What religious freedom isn’t

 

religious-freedom

The idea of religious freedom is a bedrock of the American experience but has been used by both sides in a way that I do not think it was intended. America, whether we like it or not, is a pluralistic society and finding the balance between the rights of one religion, while not infringing on others is perilous at best.

The editors of New Century have penned a piece about this topic and I think it is spot on.

These days social conservatives are all about religious freedom. As the wider culture has tacked left, the right has shifted to a rhetoric of conscientious objection. The free exercise of religion, once championed most prominently by minority faiths and their liberal defenders, has become a prime conservative talking point.

While some liberals are broadly dismissive of such arguments, we Century editors are not. Religious freedom is a bedrock of American pluralism and its fertile religious soil. When religious rights conflict with others, such as the right of LGBTQ people not to face discrimination, finding a solution will not be easy. Competing rights must be balanced, which requires that we seek creative compromise. (See this issue’s news story.)

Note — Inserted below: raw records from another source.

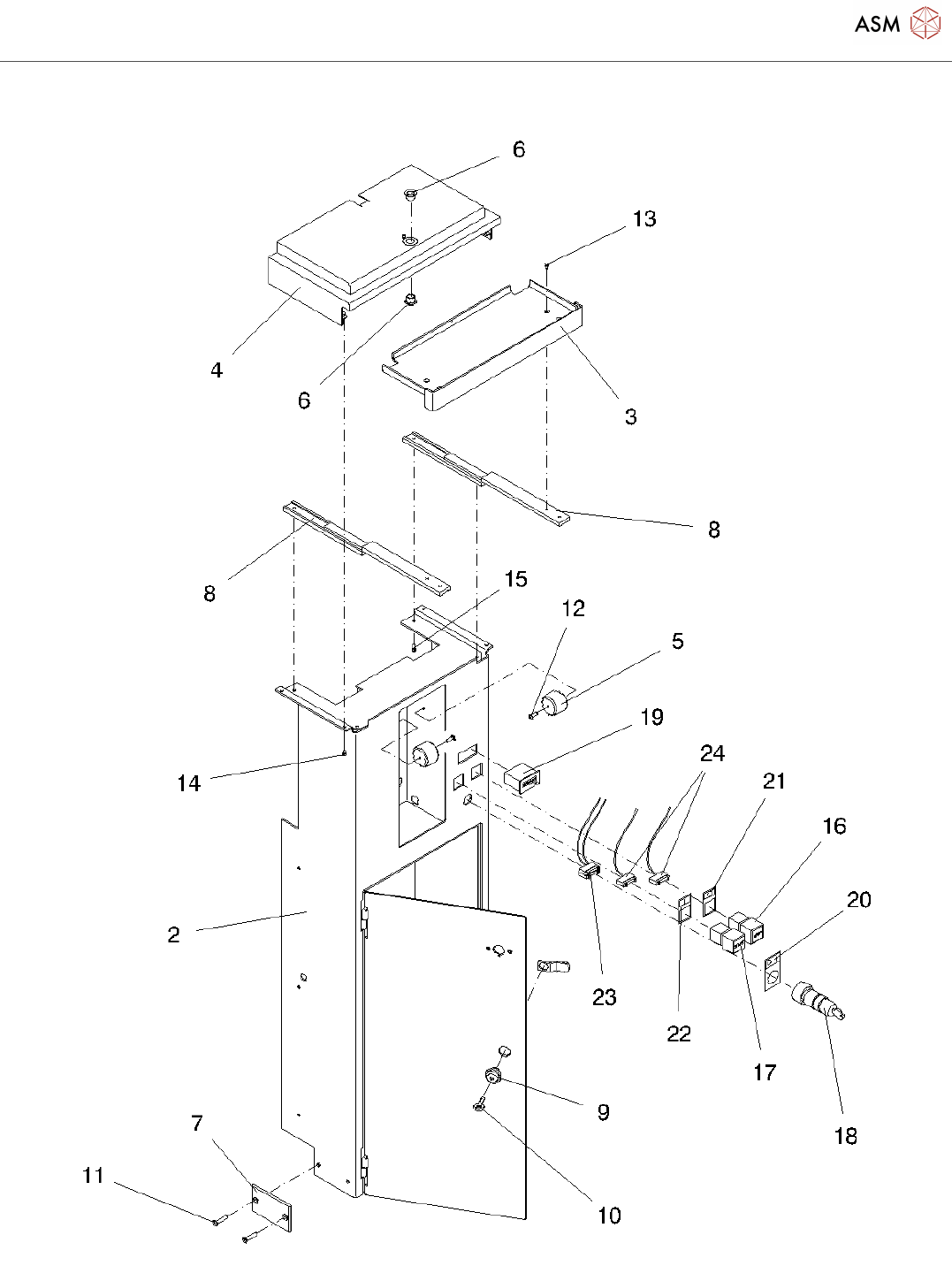 ASM

6
13
4
6
3
8
8
15
12
5
19
14
24
21
16
20
2
23
22
17
18
9
7
11
10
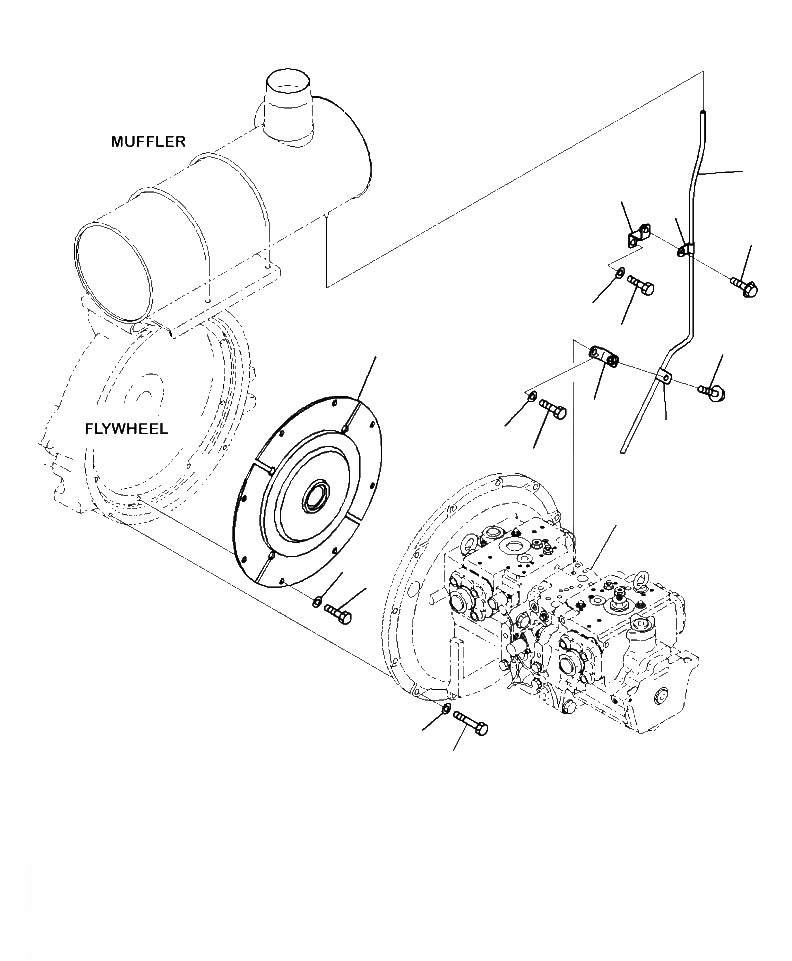 MUFFLER

FLYWHEEL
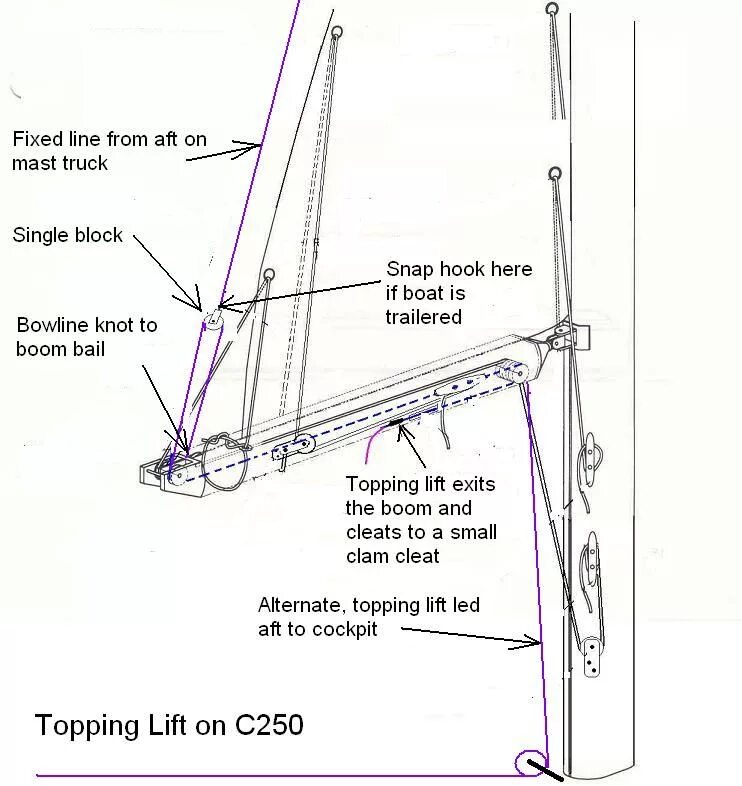 Fixed line from aft on mast truck

Single block

Snap hook here if boat is trailered

Bowline knot to boom bail

Topping lift exits the boom and cleats to a small clam cleat

Alternate, topping lift led aft to cockpit

Topping Lift on C250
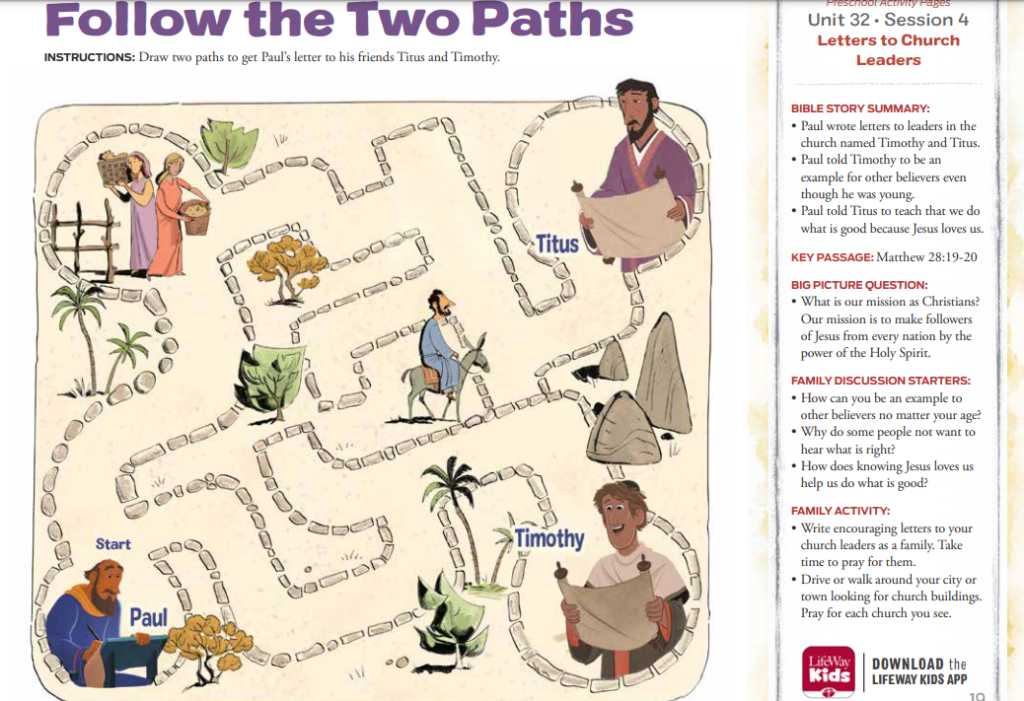 Follow the Two Paths

INSTRUCTIONS: Draw two paths to get Paul's letter to his friends Titus and Timothy.

Titus

Timothy

Start

Paul

Preschool Activity Pages

Unit 32 • Session 4

Letters to Church Leaders

BIBLE STORY SUMMARY:
• Paul wrote letters to leaders in the church named Timothy and Titus.
• Paul told Timothy to be an example for other believers even though he was young.
• Paul told Titus to teach that we do what is good because Jesus loves us.

KEY PASSAGE: Matthew 28:19-20

BIG PICTURE QUESTION:
• What is our mission as Christians? Our mission is to make followers of Jesus from every nation by the power of the Holy Spirit.

FAMILY DISCUSSION STARTERS:
• How can you be an example to other believers no matter your age?
• Why do some people not want to hear what is right?
• How does knowing Jesus loves us help us do what is good?

FAMILY ACTIVITY:
• Write encouraging letters to your church leaders as a family. Take time to pray for them.
• Drive or walk around your city or town looking for church buildings. Pray for each church you see.

LifeWay Kids

DOWNLOAD the LIFEWAY KIDS APP

19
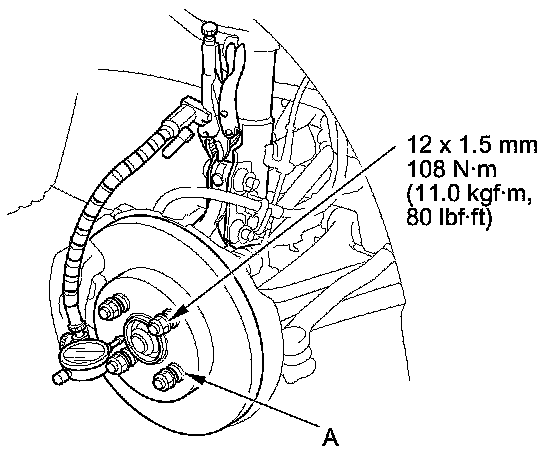 12 x 1.5 mm
108 N·m
(11.0 kgf·m,
80 lbf·ft)

A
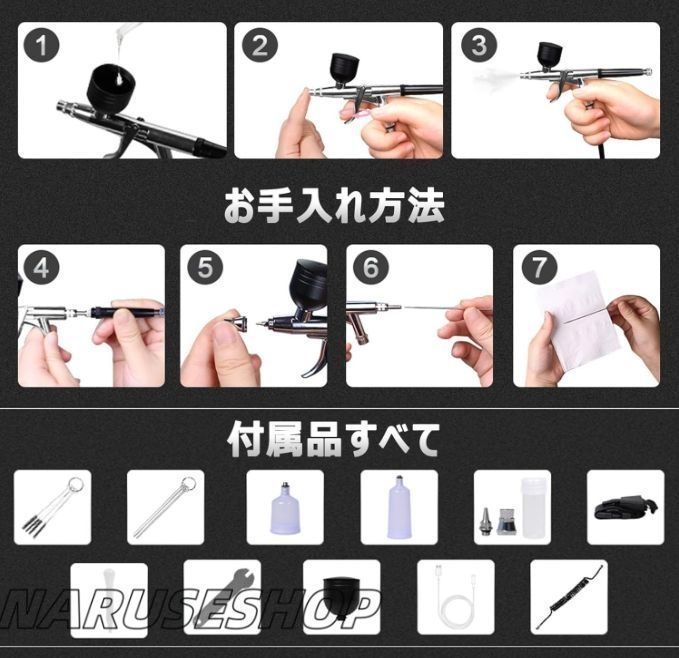 1

2

3

お手入れ方法

4

5

6

7

付属品すべて

NARUSESHOP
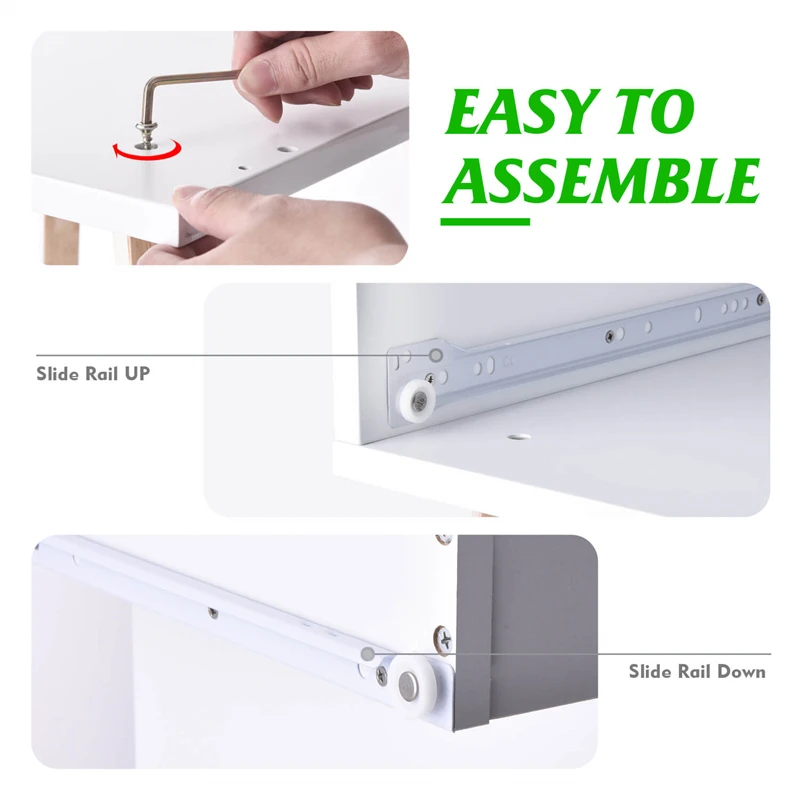 EASY TO ASSEMBLE

Slide Rail UP

Slide Rail Down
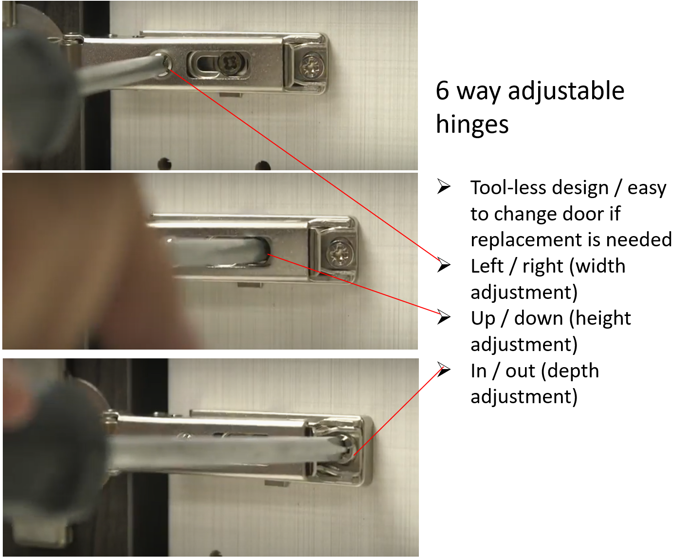 6 way adjustable hinges

➢ Tool-less design / easy to change door if replacement is needed
➢ Left / right (width adjustment)
➢ Up / down (height adjustment)
➢ In / out (depth adjustment)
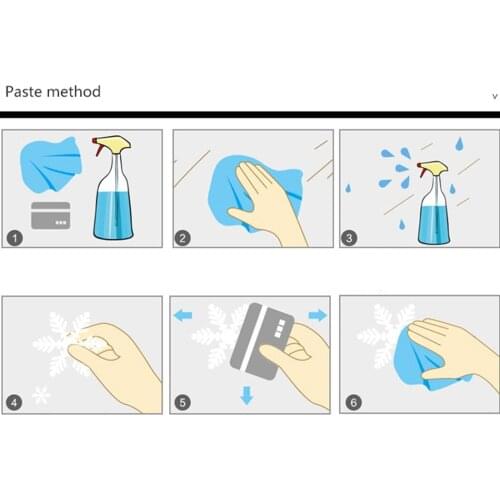 Paste method

v

1

2

3

4

5

6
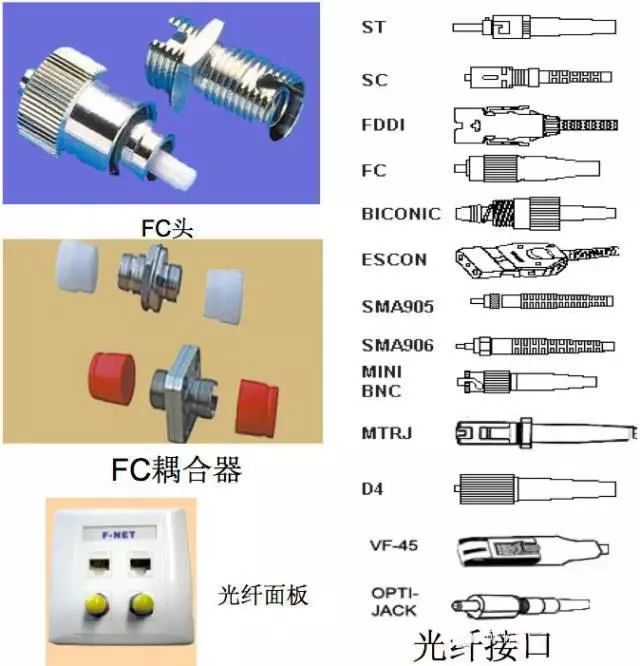 FC头

FC耦合器

F-NET

光纤面板

ST

SC

FDDI

FC

BICONIC

ESCON

SMA905

SMA906

MINI BNC

MTRJ

D4

VF-45

OPTI-JACK

光纤接口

Yet some advocates of religious freedom seem to have something in mind besides free exercise for all. For example, some Christians trumpet religious freedom but seem uninterested in the rights of Muslims near Dallas who face fierce opposition to their plan to build a religious cemetery or in the rights of Apaches in Arizona who are fighting for a sacred site threatened by mining interests. When Christians decline to defend such groups, they betray their selective dedication to the religious freedom cause.